The growth is likely to continue as opportunities for lumber and support moves for hydraulic fracturing (“fracking”) come on line. “The Henderson Branch is in the ‘oil patch,’ part of the Eagleford Shale deposit,” where fracking procedures can extract natural gas, Defebaugh says. “That necessitates demand for frack sand, rock, a lot of things—real growth potential.”
Safety first and always
Blacklands Railroad’s growth has come even as the short line has logged an impressive safety record. “Since 1999, we have received the Jake Award every year, the safety award given to those short line railroads that have been accident free,” Defebaugh says. “This is something I am especially proud of and happy to display these awards on our front office wall. I’ve always tried to maintain the safety aspect of the railroad, and the American Short Line and Regional Railroad Association [ASLRRA] has helped me keep up with that.”

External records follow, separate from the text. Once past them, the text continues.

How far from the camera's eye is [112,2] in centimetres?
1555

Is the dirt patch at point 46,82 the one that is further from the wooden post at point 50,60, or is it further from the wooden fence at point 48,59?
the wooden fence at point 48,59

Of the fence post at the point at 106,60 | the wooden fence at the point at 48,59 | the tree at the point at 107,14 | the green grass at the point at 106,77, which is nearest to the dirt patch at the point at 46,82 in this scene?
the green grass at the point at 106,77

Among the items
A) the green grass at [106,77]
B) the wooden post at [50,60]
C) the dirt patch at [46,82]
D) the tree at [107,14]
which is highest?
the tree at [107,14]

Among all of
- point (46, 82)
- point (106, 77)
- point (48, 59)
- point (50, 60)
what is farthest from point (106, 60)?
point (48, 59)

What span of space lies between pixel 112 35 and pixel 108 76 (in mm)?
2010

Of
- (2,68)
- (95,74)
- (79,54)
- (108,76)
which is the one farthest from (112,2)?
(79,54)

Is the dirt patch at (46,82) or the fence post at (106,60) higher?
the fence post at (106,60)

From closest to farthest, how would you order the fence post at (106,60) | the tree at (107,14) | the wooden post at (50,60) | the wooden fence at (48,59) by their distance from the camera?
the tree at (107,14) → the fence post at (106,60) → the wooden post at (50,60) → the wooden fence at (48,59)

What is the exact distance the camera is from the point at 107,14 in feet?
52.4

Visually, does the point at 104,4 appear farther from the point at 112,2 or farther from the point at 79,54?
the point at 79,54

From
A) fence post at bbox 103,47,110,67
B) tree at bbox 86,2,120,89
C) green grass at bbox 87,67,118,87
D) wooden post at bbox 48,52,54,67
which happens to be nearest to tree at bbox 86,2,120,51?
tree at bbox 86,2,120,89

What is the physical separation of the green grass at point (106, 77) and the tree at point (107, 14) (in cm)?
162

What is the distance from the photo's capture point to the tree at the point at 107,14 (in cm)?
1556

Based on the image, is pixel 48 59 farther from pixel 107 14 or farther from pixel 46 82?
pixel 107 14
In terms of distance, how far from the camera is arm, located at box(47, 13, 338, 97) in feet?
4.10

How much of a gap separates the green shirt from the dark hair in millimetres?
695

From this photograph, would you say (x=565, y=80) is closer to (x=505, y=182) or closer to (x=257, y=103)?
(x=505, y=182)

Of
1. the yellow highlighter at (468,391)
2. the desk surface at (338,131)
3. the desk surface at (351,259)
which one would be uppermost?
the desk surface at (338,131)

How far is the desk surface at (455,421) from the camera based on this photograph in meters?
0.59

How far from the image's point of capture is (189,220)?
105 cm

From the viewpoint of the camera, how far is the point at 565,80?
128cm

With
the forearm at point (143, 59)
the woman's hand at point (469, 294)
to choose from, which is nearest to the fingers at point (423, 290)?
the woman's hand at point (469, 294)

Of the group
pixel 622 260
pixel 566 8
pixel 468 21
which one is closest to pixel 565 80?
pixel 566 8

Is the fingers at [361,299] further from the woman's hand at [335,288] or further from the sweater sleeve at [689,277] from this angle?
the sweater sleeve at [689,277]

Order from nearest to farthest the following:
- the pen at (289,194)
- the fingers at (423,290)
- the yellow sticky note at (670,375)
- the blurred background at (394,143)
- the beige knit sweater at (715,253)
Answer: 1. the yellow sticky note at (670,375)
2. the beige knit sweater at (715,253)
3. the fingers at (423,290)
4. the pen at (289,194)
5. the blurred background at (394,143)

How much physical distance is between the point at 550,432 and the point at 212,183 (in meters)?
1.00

Part of the impressive safety effort includes constant infrastructure upgrading. ‘’We’ve diligently worked on improving the railroad overall,” says its president. “We’re still excepted, Class 1 track, but we put in new ties and other modest upgrades. We’re hoping to engage some investors that would allow us to incrementally improve our track. So far, we’ve done it hand to mouth.”
Safety and maintenance efforts translate back into (and benefit) Blackland Railroad’s marketing thrust, something Defebaugh saw take place in 1999 with the original short line segment, and again recently with in reactivating the Henderson-Overton Branch Railroad. Defebaugh praises farsighted officials within the Rusk County Rural Rail District for aiding his efforts. “If not for the vision of Chairman John Cloutier and Vice Chair Sue Henderson and the board to make some personal sacrifices, to spend their time and money on stopping the abandonment process and turn a line into a success and community asset, this opportunity would have been lost forever,” he says.

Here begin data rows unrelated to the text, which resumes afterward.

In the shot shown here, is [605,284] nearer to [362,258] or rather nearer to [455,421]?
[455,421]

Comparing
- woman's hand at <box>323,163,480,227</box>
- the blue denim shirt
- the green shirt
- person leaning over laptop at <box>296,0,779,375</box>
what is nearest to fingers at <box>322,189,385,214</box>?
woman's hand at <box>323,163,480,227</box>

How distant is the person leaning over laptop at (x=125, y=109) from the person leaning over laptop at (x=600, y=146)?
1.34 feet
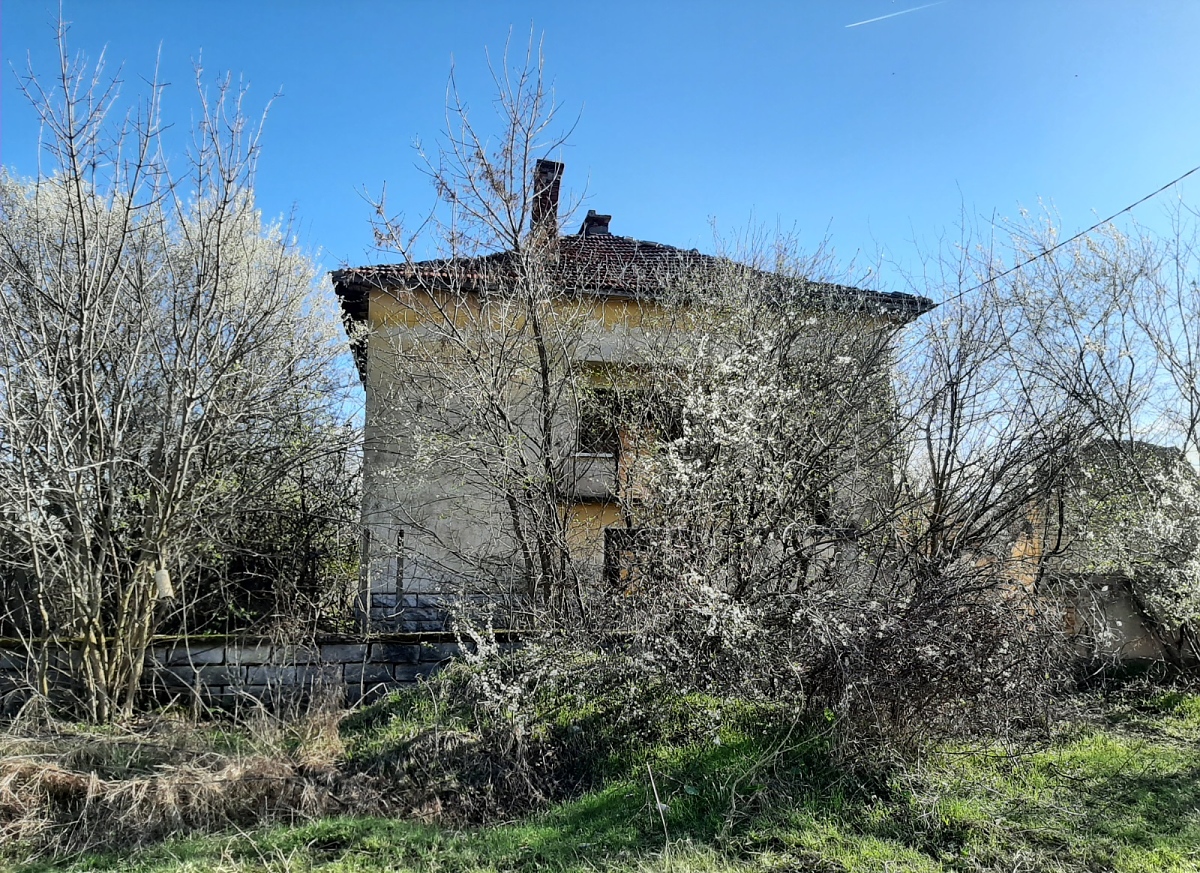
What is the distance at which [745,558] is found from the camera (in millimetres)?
6766

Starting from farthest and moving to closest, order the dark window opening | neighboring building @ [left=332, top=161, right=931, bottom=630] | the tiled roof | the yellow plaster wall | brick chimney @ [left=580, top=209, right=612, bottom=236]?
brick chimney @ [left=580, top=209, right=612, bottom=236] < the tiled roof < neighboring building @ [left=332, top=161, right=931, bottom=630] < the yellow plaster wall < the dark window opening

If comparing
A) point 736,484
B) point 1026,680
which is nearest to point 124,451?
point 736,484

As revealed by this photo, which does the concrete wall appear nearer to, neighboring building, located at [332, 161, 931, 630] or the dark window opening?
neighboring building, located at [332, 161, 931, 630]

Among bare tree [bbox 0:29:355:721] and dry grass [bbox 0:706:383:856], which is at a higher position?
bare tree [bbox 0:29:355:721]

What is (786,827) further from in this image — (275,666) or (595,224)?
(595,224)

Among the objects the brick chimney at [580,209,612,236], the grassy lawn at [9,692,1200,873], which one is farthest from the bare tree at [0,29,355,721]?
the brick chimney at [580,209,612,236]

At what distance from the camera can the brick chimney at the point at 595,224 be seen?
15166 millimetres

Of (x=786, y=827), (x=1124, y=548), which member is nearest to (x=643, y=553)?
(x=786, y=827)

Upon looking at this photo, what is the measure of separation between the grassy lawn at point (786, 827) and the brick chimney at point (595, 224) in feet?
37.0

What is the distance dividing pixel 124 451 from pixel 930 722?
736cm

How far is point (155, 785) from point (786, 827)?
4136 millimetres

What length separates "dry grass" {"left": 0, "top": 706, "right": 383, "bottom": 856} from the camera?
15.9ft

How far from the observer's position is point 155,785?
5086 millimetres

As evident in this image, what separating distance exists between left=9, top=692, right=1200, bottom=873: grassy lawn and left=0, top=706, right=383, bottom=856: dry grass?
0.27 metres
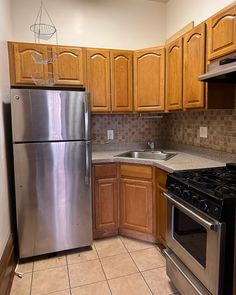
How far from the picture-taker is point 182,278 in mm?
1608

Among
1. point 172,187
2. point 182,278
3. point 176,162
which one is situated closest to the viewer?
point 182,278

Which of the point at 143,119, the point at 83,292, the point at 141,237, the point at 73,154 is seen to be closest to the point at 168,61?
the point at 143,119

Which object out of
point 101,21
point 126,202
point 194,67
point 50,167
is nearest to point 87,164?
point 50,167

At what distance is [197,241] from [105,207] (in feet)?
4.02

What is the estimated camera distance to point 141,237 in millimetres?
2518

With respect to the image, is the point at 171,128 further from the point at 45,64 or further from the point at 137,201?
the point at 45,64

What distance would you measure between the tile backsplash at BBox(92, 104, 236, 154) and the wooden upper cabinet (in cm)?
61

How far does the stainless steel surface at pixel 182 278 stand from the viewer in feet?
4.72

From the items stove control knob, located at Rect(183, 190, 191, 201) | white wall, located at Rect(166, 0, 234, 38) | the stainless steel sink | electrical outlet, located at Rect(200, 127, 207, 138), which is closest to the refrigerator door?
the stainless steel sink

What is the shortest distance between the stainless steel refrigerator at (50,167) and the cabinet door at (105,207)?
191mm

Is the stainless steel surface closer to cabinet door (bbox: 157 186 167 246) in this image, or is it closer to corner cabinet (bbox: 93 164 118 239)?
cabinet door (bbox: 157 186 167 246)

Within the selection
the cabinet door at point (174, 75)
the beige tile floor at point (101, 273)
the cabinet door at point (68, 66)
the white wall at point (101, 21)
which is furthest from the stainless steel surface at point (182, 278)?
the white wall at point (101, 21)

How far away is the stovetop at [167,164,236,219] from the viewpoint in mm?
1272

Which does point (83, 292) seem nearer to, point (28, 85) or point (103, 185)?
point (103, 185)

The results have been gratifying. “We have only been operating the [Henderson] property since last August and we have more than tripled the traffic that the Union Pacific had in its last year of operation,” Defebaugh claims. “Our forecast for the 2011 fiscal year is to be moving close to 2,000 carloads a year, which will be a substantial increase from the 250 cars UP handled in its last year with the line—and possibly the most cars handled on the line over its 100 year history.”
Future growth options
If the customer is king, Defebaugh is intent on creating more kings for his shortline, even if at some point he must cede his solo role as company marketing representative oto others. “I realize that,” he says with a laugh. “I thinks that’s the progression of the business. These days I’m rarely on the train; the marketing and sales end of it keeps me busy. But I’d hire someone who’s willing to take sensible risks; we’ll do what we can to get that customer.
“My motto is ‘customers get customers, and that must include operations. By locating a one-car-a-week customer for transloading , that will bring others to that site or convince that customer to establish a permanent site on our railroad,” he says. That goes not just for Blackland Railroad’s current properties but for any future additions as well. “We want to expand and there are other opportunities” in the region, Defebaugh says.
“I like to say we operate on the customer’s schedule, not the other way around. By having this attitude, and projecting it to all our employees, this creates a culture of customer service that is beyond compare with many other railroads or certainly other industries,” Defebaugh says. Thinking “customer” has driven Blacklands Railroad straight to recognition within its own industry as Railway Age’s 2011 Short Line of the Year.